We’re Not Contortionists: I was also on this panel! Lots of comic books and sci-fi/fantasy novel covers portray women in impossible poses in order to show off all of their, um, “assets” at once. The mod put together a slideshow of some of the most egregious examples and we panelists took turns imitating them. It was a lot of fun, and I hope I get the chance to do it again next year.
Cultural Not-Appropriation: Basically a different name for last year’s “Writing the Other,” this focused on how to write cultures other than yours without totally screwing it up. Not totally screwing things up is important to me, so. It was a good panel!

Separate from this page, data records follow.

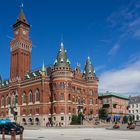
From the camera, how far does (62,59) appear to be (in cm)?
10119

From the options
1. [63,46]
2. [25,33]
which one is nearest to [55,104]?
[63,46]

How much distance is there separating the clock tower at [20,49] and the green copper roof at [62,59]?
18.6m

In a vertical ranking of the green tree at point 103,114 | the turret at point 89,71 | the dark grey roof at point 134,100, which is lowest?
the green tree at point 103,114

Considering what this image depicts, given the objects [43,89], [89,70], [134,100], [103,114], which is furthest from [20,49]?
[134,100]

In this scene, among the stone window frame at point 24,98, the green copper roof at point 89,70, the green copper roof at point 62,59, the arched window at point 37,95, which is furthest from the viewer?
the green copper roof at point 89,70

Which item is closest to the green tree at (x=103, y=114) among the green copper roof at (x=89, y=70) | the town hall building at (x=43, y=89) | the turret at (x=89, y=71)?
the town hall building at (x=43, y=89)

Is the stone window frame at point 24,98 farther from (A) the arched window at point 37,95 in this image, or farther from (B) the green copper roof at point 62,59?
(B) the green copper roof at point 62,59

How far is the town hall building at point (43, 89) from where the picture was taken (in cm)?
9875

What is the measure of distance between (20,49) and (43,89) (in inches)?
865

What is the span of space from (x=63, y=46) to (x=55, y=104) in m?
20.3

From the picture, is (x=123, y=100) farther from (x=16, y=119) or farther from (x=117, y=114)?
(x=16, y=119)

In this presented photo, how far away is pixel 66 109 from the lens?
97.9m

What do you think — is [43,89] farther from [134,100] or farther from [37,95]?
[134,100]

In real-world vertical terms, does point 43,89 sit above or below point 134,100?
above
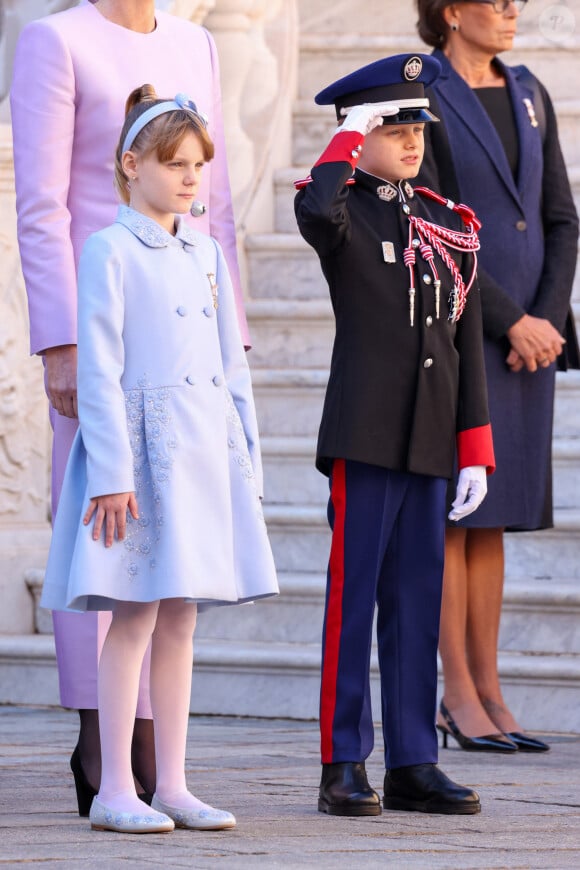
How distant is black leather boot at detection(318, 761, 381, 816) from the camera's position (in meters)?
3.20

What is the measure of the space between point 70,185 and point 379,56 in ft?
13.2

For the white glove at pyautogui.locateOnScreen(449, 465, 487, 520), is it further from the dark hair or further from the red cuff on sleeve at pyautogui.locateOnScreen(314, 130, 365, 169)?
the dark hair

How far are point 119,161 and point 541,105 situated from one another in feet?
6.08

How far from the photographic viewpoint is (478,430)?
342 centimetres

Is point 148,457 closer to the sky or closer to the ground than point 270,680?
closer to the sky

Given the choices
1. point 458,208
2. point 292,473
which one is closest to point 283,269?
point 292,473

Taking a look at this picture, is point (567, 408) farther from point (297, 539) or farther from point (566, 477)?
point (297, 539)

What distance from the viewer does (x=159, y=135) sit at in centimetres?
305

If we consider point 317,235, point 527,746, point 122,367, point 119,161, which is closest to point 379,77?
point 317,235

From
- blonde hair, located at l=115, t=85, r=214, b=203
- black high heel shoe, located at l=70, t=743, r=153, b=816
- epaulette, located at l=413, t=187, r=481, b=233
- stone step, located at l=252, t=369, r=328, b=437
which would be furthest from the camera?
stone step, located at l=252, t=369, r=328, b=437

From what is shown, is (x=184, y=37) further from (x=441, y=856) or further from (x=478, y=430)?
(x=441, y=856)

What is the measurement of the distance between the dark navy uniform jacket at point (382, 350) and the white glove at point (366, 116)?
0.07ft

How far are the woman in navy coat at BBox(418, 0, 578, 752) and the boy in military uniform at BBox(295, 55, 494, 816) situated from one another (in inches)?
36.7

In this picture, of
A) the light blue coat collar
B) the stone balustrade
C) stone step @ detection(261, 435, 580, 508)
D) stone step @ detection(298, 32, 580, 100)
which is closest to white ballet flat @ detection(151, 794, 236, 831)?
the light blue coat collar
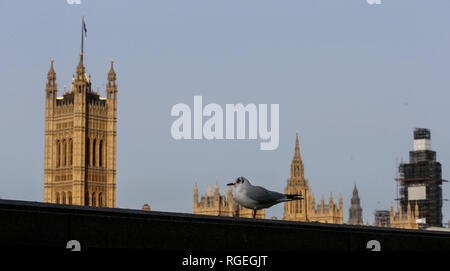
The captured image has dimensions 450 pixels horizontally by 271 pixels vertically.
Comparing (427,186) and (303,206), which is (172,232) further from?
(427,186)

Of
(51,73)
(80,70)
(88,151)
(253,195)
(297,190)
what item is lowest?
(253,195)

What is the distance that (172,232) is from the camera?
1190 centimetres

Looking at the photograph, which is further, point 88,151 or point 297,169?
point 297,169

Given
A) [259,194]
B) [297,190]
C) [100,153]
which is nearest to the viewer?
[259,194]

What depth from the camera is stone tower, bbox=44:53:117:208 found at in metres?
125

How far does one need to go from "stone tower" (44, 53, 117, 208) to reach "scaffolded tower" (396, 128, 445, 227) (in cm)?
7358

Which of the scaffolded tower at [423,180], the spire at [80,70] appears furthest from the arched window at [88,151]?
the scaffolded tower at [423,180]

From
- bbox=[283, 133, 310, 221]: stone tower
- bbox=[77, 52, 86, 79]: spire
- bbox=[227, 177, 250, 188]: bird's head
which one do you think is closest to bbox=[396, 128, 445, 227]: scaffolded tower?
bbox=[283, 133, 310, 221]: stone tower

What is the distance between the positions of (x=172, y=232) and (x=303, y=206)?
11790 cm

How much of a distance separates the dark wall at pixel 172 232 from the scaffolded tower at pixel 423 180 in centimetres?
17086

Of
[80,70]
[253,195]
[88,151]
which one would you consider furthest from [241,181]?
[88,151]

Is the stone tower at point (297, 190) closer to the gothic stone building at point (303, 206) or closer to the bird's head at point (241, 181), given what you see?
the gothic stone building at point (303, 206)
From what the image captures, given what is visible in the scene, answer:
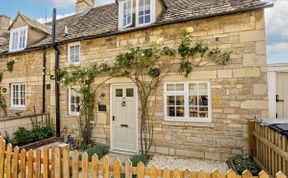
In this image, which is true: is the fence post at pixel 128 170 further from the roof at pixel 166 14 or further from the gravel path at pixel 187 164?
the roof at pixel 166 14

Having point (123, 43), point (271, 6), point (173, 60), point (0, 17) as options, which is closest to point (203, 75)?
point (173, 60)

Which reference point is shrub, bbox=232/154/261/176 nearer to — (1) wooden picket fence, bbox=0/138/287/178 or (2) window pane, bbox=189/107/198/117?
(2) window pane, bbox=189/107/198/117

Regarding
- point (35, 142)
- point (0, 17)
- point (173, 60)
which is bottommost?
point (35, 142)

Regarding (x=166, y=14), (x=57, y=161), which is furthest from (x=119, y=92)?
(x=57, y=161)

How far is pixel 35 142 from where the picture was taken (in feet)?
29.5

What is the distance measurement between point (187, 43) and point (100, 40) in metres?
3.99

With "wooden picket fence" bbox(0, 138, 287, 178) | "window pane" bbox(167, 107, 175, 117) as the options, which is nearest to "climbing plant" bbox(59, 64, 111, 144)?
"window pane" bbox(167, 107, 175, 117)

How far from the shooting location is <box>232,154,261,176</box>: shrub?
16.8 feet

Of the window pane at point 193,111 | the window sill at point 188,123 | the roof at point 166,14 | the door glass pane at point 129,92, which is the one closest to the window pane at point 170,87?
the window pane at point 193,111

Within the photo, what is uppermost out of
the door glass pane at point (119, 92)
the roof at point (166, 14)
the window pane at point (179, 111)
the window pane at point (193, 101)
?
the roof at point (166, 14)

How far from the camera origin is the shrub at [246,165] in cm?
511

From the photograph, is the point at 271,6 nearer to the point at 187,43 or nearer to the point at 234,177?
the point at 187,43

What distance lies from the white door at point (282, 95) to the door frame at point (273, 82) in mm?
201

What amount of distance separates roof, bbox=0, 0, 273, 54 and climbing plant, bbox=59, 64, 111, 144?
5.11ft
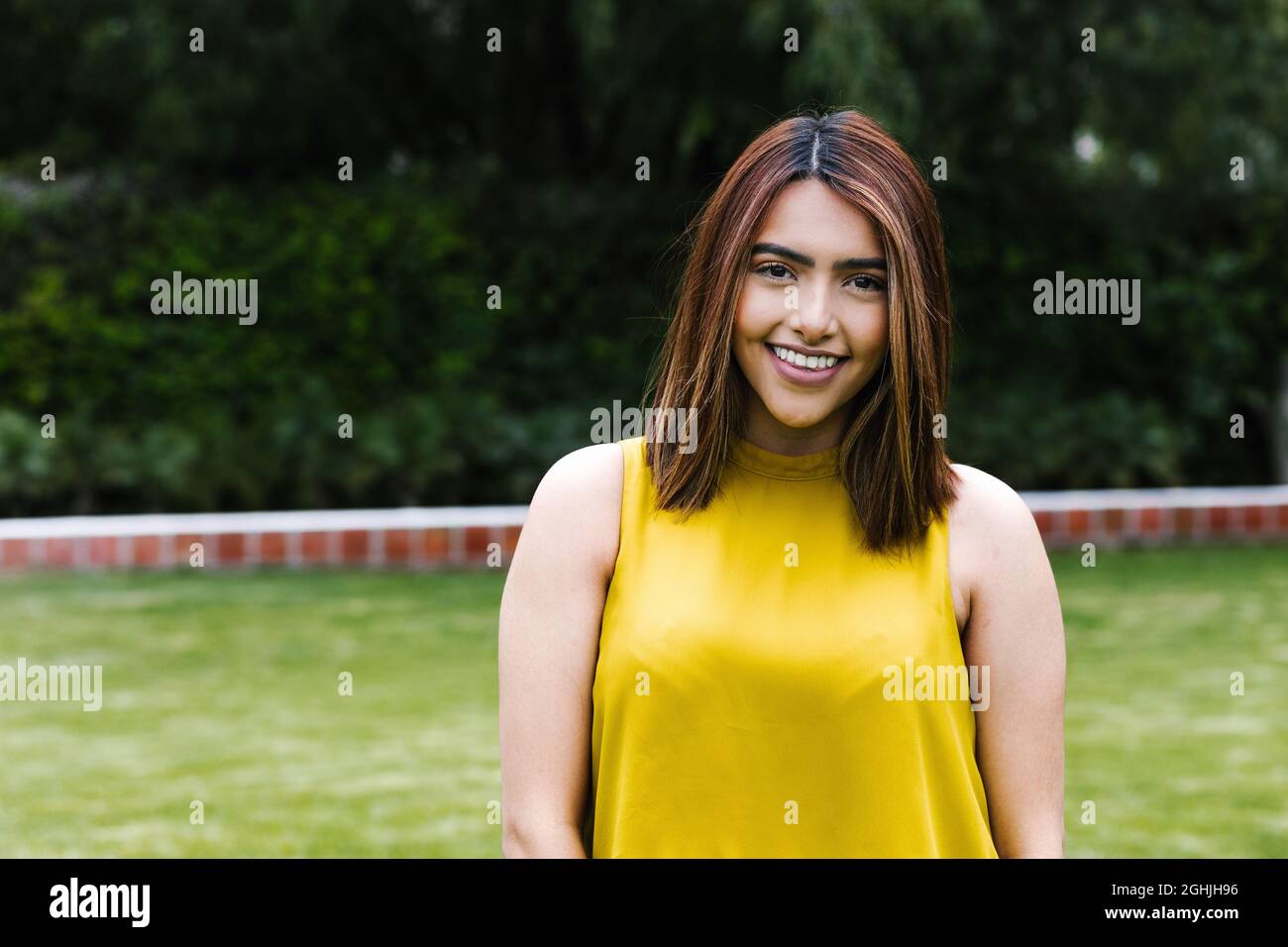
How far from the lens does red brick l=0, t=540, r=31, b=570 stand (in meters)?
8.16

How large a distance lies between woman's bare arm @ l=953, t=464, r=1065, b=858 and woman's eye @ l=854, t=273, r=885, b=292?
25cm

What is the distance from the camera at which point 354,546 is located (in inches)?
340

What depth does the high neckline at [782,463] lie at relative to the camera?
2.08 meters

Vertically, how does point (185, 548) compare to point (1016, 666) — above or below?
above

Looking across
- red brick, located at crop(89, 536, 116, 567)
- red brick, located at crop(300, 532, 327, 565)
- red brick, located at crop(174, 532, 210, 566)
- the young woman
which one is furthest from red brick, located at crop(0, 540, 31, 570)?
the young woman

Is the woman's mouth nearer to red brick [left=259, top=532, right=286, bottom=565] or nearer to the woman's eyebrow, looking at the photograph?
the woman's eyebrow

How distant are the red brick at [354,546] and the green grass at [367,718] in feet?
0.68

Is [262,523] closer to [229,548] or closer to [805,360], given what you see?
[229,548]

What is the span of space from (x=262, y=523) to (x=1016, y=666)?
23.1 ft

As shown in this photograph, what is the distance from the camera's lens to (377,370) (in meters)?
10.4

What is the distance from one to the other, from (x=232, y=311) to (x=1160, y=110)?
20.0ft

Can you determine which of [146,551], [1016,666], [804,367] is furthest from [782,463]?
[146,551]
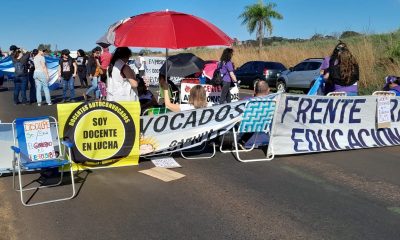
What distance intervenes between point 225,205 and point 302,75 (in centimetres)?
1621

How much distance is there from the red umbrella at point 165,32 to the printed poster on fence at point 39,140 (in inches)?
75.2

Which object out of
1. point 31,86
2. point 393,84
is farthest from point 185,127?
point 31,86

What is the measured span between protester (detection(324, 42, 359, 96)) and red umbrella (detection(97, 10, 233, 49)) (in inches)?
104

One key point that Sofia Samatar brought up which I found really useful was that we make “Home” settings monolithically “not-Other” and exoticize “Away” settings; making Home more diverse and Away less othered is a good first step. Other key points were research, of course, but also making sure you know whose research you’re using; and that diversity without power analysis is empty. Very informative!
RETURN OF SIBLING OF REVENGE OF NOT ANOTHER F*CKING RACE PANEL: A Wiscon institution, this panel consists of writers of color who are tired of sitting on a billion race panels and want to talk about something, anything, else. It’s always a very funny, rapid-fire discussion of everything in pop culture but race. It was funny last year; this one was more free-flowing and had fewer creepy questions from the audience, so it was even better. A+!
De-Gaying and Whitewashing: What Publishing Trends Mean for Writers: YA authors and editors talked about experiences of publishers removing gay characters from books and POC from covers. More hopeful than I expected, which was a nice way to end the convention – but honestly at that point I think everyone was too exhausted to work up a good righteous fury.
So! Those were my panels. There were also friends, multiple delicious meals, a big group outing to see The Avengers for the fourth time, and one very bizarre cab ride where the driver asked us trivia questions and gave us prizes if we got them right, and who doesn’t like all of that? I can’t wait until next year, and in fact have already proposed panels on Piers Anthony (boo) and Disney Princesses (yay!). Wiscon, never change.